On Poincar\'e series of half-integral weight

TL;DR

This paper constructs and analyzes Poincaré series of half-integral weight cusp forms on metaplectic groups, providing explicit formulas, non-vanishing results, and connections to linear functionals and Fourier expansions.

Contribution

It introduces a method to generate a spanning set of cusp forms using Poincaré series of matrix coefficients for metaplectic covers, including explicit formulas and non-vanishing criteria.

Findings

Constructed a spanning set for cusp forms using Poincaré series.

Derived formulas for Petersson inner products of these cusp forms.

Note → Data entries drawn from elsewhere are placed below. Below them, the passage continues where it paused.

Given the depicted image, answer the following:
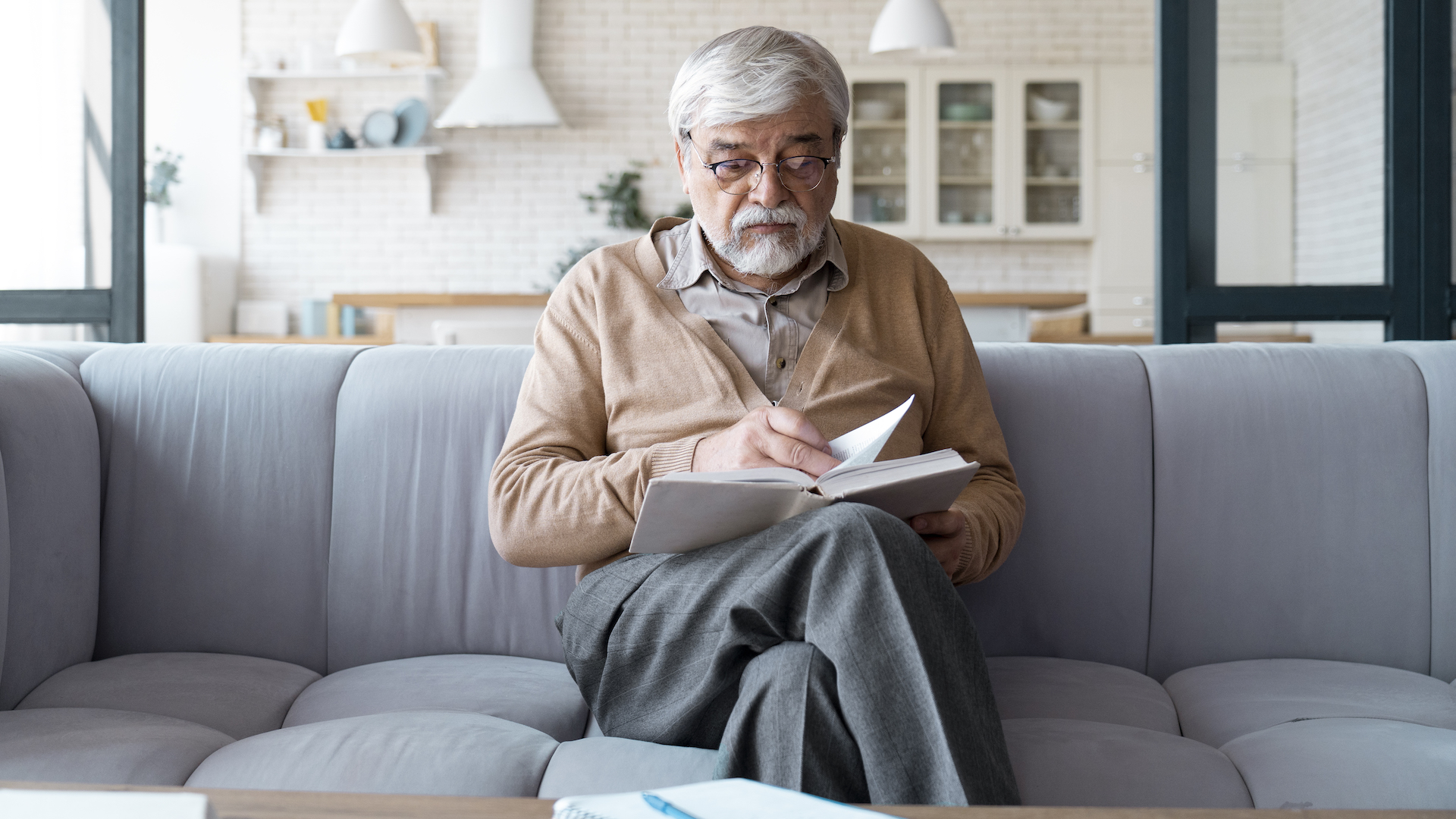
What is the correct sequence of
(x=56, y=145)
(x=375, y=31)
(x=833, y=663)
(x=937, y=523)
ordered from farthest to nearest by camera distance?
(x=375, y=31) → (x=56, y=145) → (x=937, y=523) → (x=833, y=663)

Provided Fourier expansions and series representations of the constructed forms.

Abstract

We use Poincar\'e series of $ K $-finite matrix coefficients of genuine integrable representations of the metaplectic cover of $ \mathrm{SL}_2(\mathbb R) $ to construct a spanning set for the space of cusp forms $ S_m(\Gamma,\chi) $, where $ \Gamma $ is a discrete subgroup of finite covolume in the metaplectic cover of $ \mathrm{SL}_2(\mathbb R) $, $ \chi $ is a character of $ \Gamma $ of finite order, and $ m\in\frac52+\mathbb Z_{\geq0} $. We give a result on the non-vanishing of the constructed cusp forms and compute their Petersson inner product with any $ f\in S_m(\Gamma,\chi) $. Using this last result, we construct a Poincar\'e series $ \Delta_{\Gamma,k,m,\xi,\chi}\in S_m(\Gamma,\chi) $ that corresponds, in the sense of the Riesz representation theorem, to the linear functional $ f\mapsto f^{(k)}(\xi) $ on $ S_m(\Gamma,\chi) $, where $ \xi\in\mathbb C_{\Im(z)>0} $ and $ k\in\mathbb Z_{\geq0} $. Under some additional conditions on $ \Gamma $ and $ \chi $, we provide the Fourier expansion of cusp forms $ \Delta_{\Gamma,k,m,\xi,\chi} $ and their expansion in a series of classical Poincar\'e series.